Goodbye, Jimmy Choo

The title and first 40 pages of this book are misleading. From those one might think the book is about wealthy British socialites who must reluctantly adjust to living in the country, and all the wacky antics that ensue. It is about that, sort of, at first, but it’s also Shark Tank in a novel.

Izzie Stock’s and Maddy Hoare’s husbands have dragged them and the kids out of London and into the English countryside, and the ladies are just miserable about it. They find common ground with one another and are grateful to have an ally in an otherwise unbearable setting, but their relationship goes into overdrive when Maddy’s husband is killed in a car accident and Izzie steps in to take care of her new friend. During Maddy’s recovery period the two discover an old recipe book — for cosmetics, not food — from Maddy’s fabulous French great-great-grandmother, and a small business is born. Izzie and Maddy set to work creating little pots of “healing cream”, basically a super-moisturizer, and it immediately becomes the most in-demand product in all of Great Britain. With the help of Maddy’s cousin, step-father and PR agent friend, the former housewives create a genuine cosmetics brand with real offices, shares, staff, buyout offers and everything.

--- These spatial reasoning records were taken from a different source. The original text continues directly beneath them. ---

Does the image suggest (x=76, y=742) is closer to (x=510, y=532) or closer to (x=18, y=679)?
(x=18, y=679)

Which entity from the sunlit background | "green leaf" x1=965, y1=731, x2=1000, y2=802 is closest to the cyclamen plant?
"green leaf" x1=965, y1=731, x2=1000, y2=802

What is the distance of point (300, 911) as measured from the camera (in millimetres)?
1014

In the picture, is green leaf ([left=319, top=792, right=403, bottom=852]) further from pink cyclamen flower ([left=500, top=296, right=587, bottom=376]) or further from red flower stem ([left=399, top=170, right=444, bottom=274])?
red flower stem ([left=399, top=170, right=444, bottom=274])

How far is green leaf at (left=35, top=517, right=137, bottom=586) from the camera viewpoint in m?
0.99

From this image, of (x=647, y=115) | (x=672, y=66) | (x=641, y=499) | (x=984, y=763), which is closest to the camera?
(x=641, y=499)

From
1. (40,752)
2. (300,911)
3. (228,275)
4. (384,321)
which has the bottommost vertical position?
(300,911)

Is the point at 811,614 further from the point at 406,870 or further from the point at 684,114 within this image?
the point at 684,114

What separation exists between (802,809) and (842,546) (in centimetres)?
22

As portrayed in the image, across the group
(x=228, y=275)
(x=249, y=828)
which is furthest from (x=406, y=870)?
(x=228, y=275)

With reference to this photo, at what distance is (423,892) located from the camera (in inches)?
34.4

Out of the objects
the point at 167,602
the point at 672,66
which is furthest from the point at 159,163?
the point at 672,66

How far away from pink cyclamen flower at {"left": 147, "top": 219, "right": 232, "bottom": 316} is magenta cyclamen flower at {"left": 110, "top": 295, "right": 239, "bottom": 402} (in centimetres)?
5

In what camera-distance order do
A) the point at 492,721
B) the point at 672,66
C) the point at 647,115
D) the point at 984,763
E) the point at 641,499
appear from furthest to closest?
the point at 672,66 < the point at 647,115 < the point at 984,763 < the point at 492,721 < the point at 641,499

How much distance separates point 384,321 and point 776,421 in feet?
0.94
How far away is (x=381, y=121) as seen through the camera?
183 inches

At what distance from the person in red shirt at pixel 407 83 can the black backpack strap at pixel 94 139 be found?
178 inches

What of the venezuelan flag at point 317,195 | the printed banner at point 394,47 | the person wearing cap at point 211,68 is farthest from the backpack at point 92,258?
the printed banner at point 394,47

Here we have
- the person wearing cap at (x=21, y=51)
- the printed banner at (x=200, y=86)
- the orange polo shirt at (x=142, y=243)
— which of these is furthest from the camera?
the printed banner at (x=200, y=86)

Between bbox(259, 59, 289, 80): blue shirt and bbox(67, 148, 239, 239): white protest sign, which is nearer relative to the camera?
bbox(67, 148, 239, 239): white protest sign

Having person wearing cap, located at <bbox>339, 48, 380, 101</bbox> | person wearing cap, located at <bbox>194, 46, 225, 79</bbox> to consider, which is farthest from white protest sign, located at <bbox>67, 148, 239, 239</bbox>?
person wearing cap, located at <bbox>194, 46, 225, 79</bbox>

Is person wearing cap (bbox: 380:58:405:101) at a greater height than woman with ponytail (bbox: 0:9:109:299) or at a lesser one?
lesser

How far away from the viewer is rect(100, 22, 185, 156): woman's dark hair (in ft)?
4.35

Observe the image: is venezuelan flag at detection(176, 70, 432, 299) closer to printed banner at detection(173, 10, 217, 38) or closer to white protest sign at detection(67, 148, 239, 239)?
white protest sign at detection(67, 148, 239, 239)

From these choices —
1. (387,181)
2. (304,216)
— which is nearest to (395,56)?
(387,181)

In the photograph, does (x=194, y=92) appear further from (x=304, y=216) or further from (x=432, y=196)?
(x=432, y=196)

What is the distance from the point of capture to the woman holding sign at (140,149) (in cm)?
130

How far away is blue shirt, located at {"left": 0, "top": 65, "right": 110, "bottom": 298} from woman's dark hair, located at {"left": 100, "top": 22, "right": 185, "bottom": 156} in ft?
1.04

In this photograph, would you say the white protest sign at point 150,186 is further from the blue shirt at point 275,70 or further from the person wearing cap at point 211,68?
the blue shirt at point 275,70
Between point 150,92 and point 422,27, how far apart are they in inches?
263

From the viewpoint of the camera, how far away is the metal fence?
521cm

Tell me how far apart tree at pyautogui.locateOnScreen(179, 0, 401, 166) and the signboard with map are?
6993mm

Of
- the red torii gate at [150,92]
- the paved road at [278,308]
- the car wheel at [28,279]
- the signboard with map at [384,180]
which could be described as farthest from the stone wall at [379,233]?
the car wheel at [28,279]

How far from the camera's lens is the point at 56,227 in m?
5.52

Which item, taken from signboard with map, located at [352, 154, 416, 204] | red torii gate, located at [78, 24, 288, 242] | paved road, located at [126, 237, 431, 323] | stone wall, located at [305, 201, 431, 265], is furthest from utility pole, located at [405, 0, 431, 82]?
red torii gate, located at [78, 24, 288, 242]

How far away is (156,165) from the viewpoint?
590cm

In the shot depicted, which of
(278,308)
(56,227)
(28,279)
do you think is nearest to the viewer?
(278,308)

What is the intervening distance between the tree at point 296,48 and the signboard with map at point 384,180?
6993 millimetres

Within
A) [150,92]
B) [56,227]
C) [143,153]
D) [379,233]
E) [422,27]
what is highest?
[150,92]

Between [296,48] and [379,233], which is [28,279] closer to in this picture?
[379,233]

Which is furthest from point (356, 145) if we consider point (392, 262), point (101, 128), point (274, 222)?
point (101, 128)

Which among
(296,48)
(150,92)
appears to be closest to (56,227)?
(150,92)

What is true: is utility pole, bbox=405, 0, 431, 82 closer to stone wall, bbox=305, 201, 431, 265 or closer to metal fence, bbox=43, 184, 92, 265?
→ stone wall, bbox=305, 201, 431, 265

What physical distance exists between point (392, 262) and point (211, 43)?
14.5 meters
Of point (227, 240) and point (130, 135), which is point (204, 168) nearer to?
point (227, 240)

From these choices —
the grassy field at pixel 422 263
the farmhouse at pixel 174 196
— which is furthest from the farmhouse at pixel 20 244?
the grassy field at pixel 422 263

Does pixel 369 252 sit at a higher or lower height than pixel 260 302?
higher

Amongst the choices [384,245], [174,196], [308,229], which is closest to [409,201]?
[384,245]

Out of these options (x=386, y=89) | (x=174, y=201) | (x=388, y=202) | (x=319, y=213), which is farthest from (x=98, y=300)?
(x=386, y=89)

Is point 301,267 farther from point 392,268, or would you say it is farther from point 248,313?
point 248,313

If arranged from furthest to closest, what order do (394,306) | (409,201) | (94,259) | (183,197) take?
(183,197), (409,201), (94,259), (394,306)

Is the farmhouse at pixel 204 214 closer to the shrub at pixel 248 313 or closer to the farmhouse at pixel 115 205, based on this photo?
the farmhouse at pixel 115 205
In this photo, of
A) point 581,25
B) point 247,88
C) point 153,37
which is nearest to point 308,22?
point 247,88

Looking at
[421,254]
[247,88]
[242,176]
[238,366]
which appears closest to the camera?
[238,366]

There are of course some romantic entanglements in the novel, including an odd love trial (I’ll never understand how it’s considered OK for cousins to date and get married across the pond) and a not-so-happy marriage, but, for the first time in a while I was not all that interested in those parts. Instead I was fascinated by the formation of their business, constantly asking Mr. Wonderful-esque questions in my head: “But how much profit are they making? How will they keep up with the demand? How are they paying themselves and their employees?”

Honestly, a year ago I probably wouldn’t have been a big fan of this book, but Shark Tank has really turned me around. I’m not opening my own business or inventing anything anytime soon, I just have a new-found respect for small businesses and entrepreneurship and all that jazz. I highly recommend both the book and the TV show!